──────── Brano proposto

Con l’enciclica Caritas in veritate l’attuale pontefice imposta un lavoro ambizioso per definire la collocazione eticopolitica della Chiesa nell’età della globalizzazione. È esplicita nel testo la demarcazione tra il tempo nuovo dell’economia globale, che tutto destruttura e confonde, e il tempo ormai concluso dello Stato sociale, sul cui ruolo positivo nella promozione umana si erano soffermate le precedenti riflessioni dei pontefici postconciliari. La preoccupazione di Ratzinger è quella di tracciare i nuovi fondamenti della dottrina sociale della Chiesa nell’età del postmoderno che, con la dura crisi economica globale in atto, pone la necessità di “una rivalutazione del potere pubblico” dopo la fase del liberismo. Tuttavia l’enciclica contiene una serie di contraddizioni che cercheremo di individuare.

────────────────
──────── Materiale fornito

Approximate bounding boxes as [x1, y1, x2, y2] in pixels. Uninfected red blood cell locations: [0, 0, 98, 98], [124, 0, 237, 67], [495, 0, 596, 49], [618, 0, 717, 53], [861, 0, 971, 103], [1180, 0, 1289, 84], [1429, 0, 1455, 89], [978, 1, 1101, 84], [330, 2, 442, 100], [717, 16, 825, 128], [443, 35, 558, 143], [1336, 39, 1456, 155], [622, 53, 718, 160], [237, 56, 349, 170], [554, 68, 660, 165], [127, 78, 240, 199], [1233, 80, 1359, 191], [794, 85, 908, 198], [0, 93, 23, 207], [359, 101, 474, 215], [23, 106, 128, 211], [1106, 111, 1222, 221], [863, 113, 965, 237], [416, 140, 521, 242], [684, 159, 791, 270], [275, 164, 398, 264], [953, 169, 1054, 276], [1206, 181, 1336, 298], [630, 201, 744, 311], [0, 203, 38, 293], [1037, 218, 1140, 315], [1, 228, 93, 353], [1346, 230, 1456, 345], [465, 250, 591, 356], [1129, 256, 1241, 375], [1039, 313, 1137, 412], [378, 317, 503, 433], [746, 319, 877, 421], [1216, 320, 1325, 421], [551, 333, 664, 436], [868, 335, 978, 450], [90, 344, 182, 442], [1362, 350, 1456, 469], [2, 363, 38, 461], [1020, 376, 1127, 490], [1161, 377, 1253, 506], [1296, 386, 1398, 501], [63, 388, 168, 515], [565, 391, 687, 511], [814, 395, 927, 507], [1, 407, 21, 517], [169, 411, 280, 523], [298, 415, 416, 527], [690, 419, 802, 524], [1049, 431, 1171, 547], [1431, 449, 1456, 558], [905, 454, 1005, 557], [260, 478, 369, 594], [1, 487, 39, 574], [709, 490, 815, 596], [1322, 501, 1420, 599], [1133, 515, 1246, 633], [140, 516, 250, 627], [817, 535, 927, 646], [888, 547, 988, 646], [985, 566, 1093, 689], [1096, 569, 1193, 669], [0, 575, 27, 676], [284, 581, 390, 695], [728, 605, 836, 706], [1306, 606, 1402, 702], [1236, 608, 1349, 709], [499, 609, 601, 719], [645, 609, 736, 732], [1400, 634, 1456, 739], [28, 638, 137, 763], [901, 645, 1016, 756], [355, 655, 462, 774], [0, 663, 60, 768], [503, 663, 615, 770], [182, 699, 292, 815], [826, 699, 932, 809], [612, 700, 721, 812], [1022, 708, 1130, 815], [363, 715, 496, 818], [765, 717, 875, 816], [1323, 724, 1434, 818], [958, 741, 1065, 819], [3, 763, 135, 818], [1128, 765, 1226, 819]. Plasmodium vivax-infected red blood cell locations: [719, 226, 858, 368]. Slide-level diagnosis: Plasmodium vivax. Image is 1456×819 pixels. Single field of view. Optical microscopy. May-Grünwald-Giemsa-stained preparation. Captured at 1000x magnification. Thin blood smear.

────────────────

Compiti da svolgere:
A. Rispondi alle domande seguenti sul brano dedicato all'enciclica Caritas in veritate.
(i) Quale tempo viene definito "ormai concluso"?
(ii) Di che cosa la crisi economica globale in atto pone la necessità, dopo la fase del liberismo?
(iii) Che cosa contiene l'enciclica, secondo l'ultima frase del brano?
B. Prosegui il brano sull'enciclica Caritas in veritate, riprendendo dopo la sua ultima frase.

Soluzioni per compito:
A.
(i) Il tempo dello Stato sociale.
(ii) Di "una rivalutazione del potere pubblico".
(iii) Una serie di contraddizioni.

B.
La carità e la verità sono per il papa le nozioni essenziali per la comprensione del mondo odierno. Mentre la ragione, concede Ratzinger, arriva pure a concepire l’idea di eguaglianza, e a riconoscere la dignità politico-giuridica dei soggetti, solo la carità e la fede riescono ad attingere alla dimensione ben più superiore della fraternità. Se la ragione, come attesta l’enciclica, ha la possibilità di fondare l’eguaglianza, è contraddittorio però asserire che “i diritti umani rischiano di non essere rispettati perché vengono privati del loro fondamento trascendente”. Affermare che la ragione politica ha “sempre bisogno di essere purificata dalla fede” è solo una dogmatica asserzione che non tiene conto dell’autonomo sviluppo dei diritti fondamentali su un ceppo del tutto laico.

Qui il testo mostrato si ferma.